Tourangeau, à l’instar de nombreuses formations bonnardes, Thé Vanille en vient avec ce Figure 26 à son premier « full length ». En trio de « rock protéiforme », il y joue dix titres nerveux, où des délires à la Deerhoof se font entendre avantageusement et se voient surlignés par un chant féminin sucré, que parfois les mâles épaulent (The flower fix, excellent, noisy-pop, syncopé, trop bon pour qu’on en laisse une miette). Il séduit, vocalement (Animal ball et son décor de claviers, sous-tendu par ses tambours), mais peine à rester posé et c’est là l’un de ses nombreux atouts. Flying fishes ouvre d’ailleurs au son de secousses presque math, noise, que le chant allège. On se niche entre mélodie et zébrures bruitistes, avec talent. La fin de l’ouverture accélère, franchement, jusqu’à complètement enthousiasmer. Plus encore avec Fast cars, batailleur, où la dame se fait mutine. Bourru, crissant, post-punk dirait-on, on s’en f+++ un peu finalement tant c’est bon et puissant. Do you wanna dance?, d’ailleurs, y incite fortement. Rythmé, il riffe cru, fait un peu son Wire, son The Fall version demoiselle dans le chant. Et c’est ça qu’est bon!

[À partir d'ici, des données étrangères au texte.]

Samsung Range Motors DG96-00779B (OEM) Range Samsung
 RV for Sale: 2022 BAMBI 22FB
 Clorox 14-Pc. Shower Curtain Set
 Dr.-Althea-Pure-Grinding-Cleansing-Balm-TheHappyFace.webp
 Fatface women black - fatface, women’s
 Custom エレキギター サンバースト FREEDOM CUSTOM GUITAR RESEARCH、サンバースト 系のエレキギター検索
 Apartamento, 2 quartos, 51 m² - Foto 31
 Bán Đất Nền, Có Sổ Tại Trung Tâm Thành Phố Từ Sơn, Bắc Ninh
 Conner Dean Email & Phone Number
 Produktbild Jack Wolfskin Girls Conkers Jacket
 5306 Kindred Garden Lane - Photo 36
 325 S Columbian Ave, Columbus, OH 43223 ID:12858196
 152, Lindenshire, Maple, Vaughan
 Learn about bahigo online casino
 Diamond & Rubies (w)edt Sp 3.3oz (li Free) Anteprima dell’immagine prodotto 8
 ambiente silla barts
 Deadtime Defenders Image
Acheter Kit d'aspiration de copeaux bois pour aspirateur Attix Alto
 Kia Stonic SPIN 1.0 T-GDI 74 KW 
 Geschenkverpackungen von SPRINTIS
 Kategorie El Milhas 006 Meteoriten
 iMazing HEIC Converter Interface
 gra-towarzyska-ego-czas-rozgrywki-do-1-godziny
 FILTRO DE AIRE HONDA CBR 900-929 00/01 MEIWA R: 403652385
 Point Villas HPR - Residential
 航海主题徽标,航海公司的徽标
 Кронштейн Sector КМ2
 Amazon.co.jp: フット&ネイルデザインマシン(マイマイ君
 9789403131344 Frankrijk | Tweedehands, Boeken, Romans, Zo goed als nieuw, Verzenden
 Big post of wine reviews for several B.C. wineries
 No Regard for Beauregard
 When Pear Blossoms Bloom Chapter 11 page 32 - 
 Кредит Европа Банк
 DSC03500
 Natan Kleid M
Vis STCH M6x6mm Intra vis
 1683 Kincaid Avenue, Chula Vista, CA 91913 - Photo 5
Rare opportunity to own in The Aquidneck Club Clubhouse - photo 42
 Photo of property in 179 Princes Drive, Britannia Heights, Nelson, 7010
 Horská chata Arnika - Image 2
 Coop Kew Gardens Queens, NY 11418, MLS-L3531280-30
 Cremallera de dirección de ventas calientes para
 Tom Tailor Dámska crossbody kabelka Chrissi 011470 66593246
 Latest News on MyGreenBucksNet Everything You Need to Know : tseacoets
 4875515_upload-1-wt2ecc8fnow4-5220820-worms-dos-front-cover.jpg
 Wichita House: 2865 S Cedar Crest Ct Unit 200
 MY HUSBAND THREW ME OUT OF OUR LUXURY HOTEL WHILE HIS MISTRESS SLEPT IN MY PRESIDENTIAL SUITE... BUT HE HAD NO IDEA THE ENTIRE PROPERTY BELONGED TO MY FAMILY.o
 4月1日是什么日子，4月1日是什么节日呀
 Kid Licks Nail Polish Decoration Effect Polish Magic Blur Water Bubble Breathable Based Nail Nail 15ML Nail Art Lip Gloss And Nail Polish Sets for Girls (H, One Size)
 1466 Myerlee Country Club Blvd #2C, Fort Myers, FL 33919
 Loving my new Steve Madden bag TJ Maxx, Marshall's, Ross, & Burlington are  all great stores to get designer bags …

Thé Vanille infuse vite, dégage de la saveur, de la vigueur. Il se nuance en restant sous-tension, se consomme à tout moment de la journée. Tentez la nuit, ça passe « easy » aussi. Figure 26 clippe d’ailleurs un plus que bon Eli I wonder why, basse slappée en bandoulière, en déferlante noise-psyché sonique venu vous faire la nique. On varie, en termes de directions musicales, sans y perdre une once de valeur. On aime à s’embarquer, souvent, dans des méandres bien sentis, rentre-dedans, qui savent s’adoucir. Ils le font joliment (ce même Eli I wonder why), à l’écoute on ne peut affubler Thé Vanille de tel ou tel penchant précis. C’est Thé Vanille et c’est marre, et c’est parfait ainsi. Sunshine teeth, de ses motifs funky, prolonge le -vif- plaisir. Il ne peut s’empêcher, on ne songera guère à l’en dissuader, de s’encanailler. Il rugit, explose, nous fait jubiler dans une exubérance sonore bienvenue truffé a à la finesse.
A sa suite The flower fix, mentionné plus haut, remet de la crème dans le cornet (je n’ai pas trouvé mieux). Thé Vanille est une régalade, forte en goût, qui dégouline de savoir-faire. Les bonshommes y vont de leur encarts chantés virils, on libère les décibels sans se soucier des dommages occasionnés. Animal ball incruste une forme de douceur poppy qui elle aussi apporte. Giant child, sons triturés en amorce, place après ça ses élans massifs. Il part à l’attaque, aussi leste que céleste, sombre et patiné. Chez Thé Vanille, on a le séant non pas entre deux chaises, mais sur le strapontin de l’inspiration. Le tout, vous l’aurez compris, sans se revendiquer de telle ou telle caste dominante. Helicopter fail et son impulsivité, ses petites notes finaudes entre deux, groove jusqu’à plus soif. Il y a du Deerhoof, oui, dans ce que fait le groupe. Mais il défriche, doué, ses propres terres. Son mérite est grand, au moment d’aborder la dernière ligne droite on n’a pas décroché un seul instant.
C’est alors BRKFST, d’abord spatial, qui termine en passant, brusquement, la surmultipliée. Outch! On est fauchés, saisi par un contenu qui ne s’anticipe pas, part à l’aventure et, au retour, nous gratifie d’un rendu caractériel, élevé, qui ne rechigne jamais à se vêtir de beaux airs. On a même droit, après un silence qui le laissait augurer, à un bonus-track noisy-charmeur, en guise de cerise sur le gâteau. Thé Vanille, avec son Figure 26 aux figures libres, balise son parcours d’une foutue bonne livraison, autoproduite, qui nous fait boire la tasse (aïe..) sans oublier, à l’issue, de nous adresser d’épars câlins ayant pour but de passer du baume sur nos corps meurtris par ses imparables incartades. Excellent de bout en bout, Thé Vanille fait fort, frappe fort et affiche, de plus, des penchants DIY qui ne font qu’accroitre son impact.